Les opérations de recherche se poursuivent ce mardi pour retrouver le sous-marin touristique partis visiter l'épave du Titanic, au large de l'Amérique du Nord.
L'océanaute français Paul-Henri Nargeolet, grand spécialiste du Titanic, figure parmi les cinq passagers qui se trouvent à bord du petit submersible.

Grand spécialiste du Titanic, Paul-Henri Nargeolet a plongé sur le site où repose le mythique paquebot des dizaines de fois. A trente-cinq reprises, avec celle en cours. L'océanaute français se trouve à bord d'un petit sous-marin touristique Titan, porté disparu depuis le 18 juin alors qu'il visitait l'épave du Titanic, au large de l'Amérique du Nord. Cumulant à lui seul plus d’une centaine d’heures d’observations, l'explorateur avait annoncé dimanche sur son compte Instagram qu'il participait à une expédition opérée par la société américaine OceanGate.
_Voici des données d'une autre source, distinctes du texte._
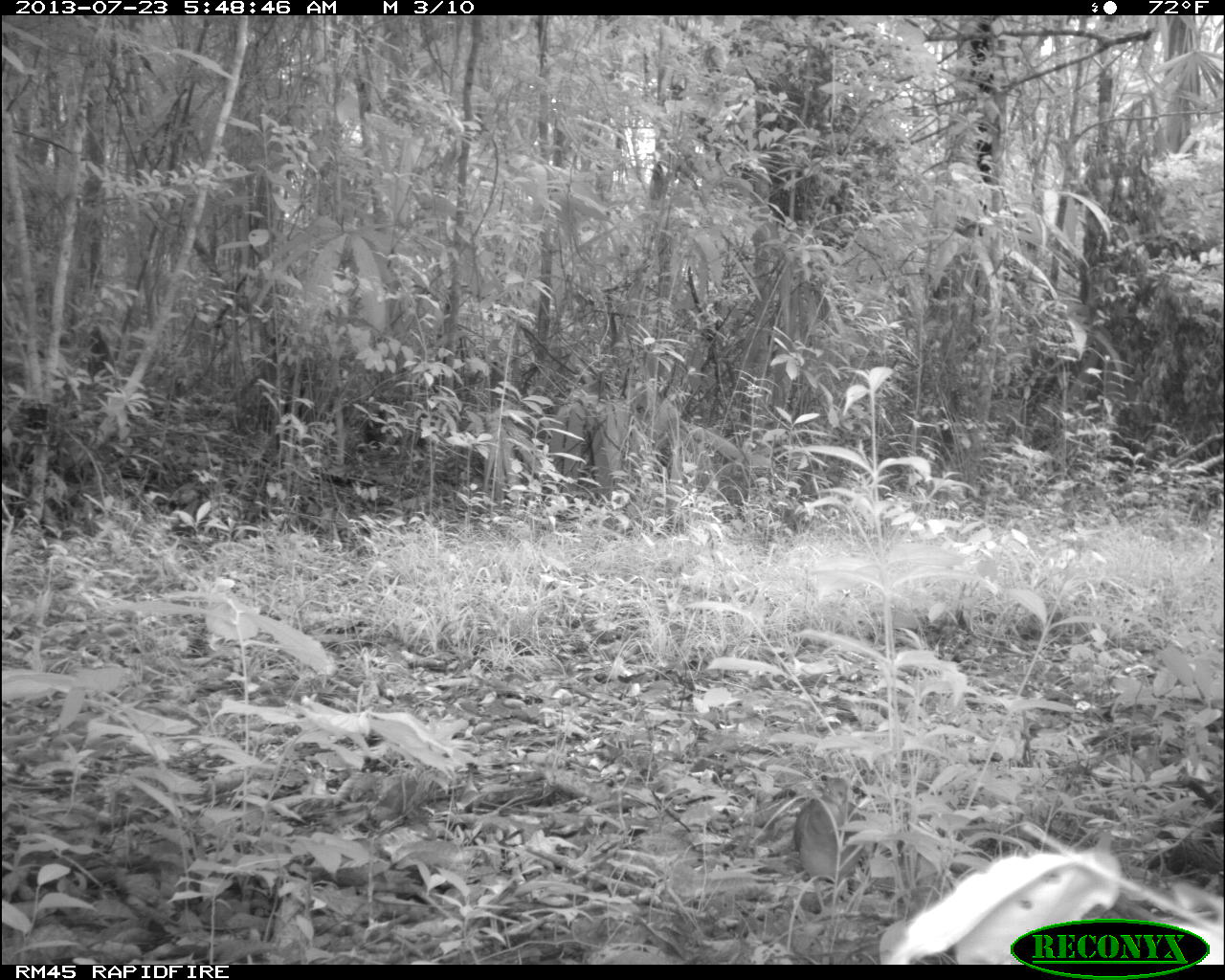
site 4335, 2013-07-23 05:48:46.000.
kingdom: Animalia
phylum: Chordata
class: Aves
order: Columbiformes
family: Columbidae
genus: Geotrygon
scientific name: Geotrygon montana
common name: ruddy quail-dove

Il apparaît d'ailleurs sur une photo (en veste jaune) postée par l'opérateur de l'expédition touristique, trois jours avant le départ. 

Expert de la plongée en eaux profondes, il est notamment connu pour avoir participé, le 25 juillet 1987, à la toute première expédition de récupération d'objets, à bord du "Nautile", un sous-marin de l'Institut français de recherche pour l'exploitation de la mer (Ifremer), capable de plonger jusqu'à une profondeur de 6.000 m. C’est également lui qui sera aux commandes du submersible lors de l’expédition suivante, en 1993. Depuis 2017, ce passionné d'archéologie maritime est responsable des recherches sous-marines au sein de la compagnie américaine RMS Titanic-Phoenix International, seule société légalement autorisée à récupérer des objets dans la zone de naufrage.

L'océanaute français Paul-Henry Nargeolet
L'océanaute français Paul-Henry Nargeolet - JOEL SAGET / AFP

Originaire de Haute-Savoie et aujourd'hui âgé de 77 ans, Paul-Henri Nargeolet effectué la première partie de sa carrière dans la Marine nationale française. Commandant du groupe de plongeurs-démineurs de Cherbourg (Manche), il devient ensuite pilote de sous-marins au Groupe d'intervention sous la mer (Gismer). De là, il passe à l'archéologie maritime, avec la fouille de plusieurs épaves, au sein de l'association du Groupe de recherche d'archéologie navale. En 1986, l'explorateur rejoint l'Institut français de recherche pour l'exploitation de la mer (Ifremer), où il prend la tête du département des engins sous-marins. Un an avant, une équipe menée par le scientifique Robert Ballard, en coopération avec l'Ifremer, a trouvé l'épave du Titanic.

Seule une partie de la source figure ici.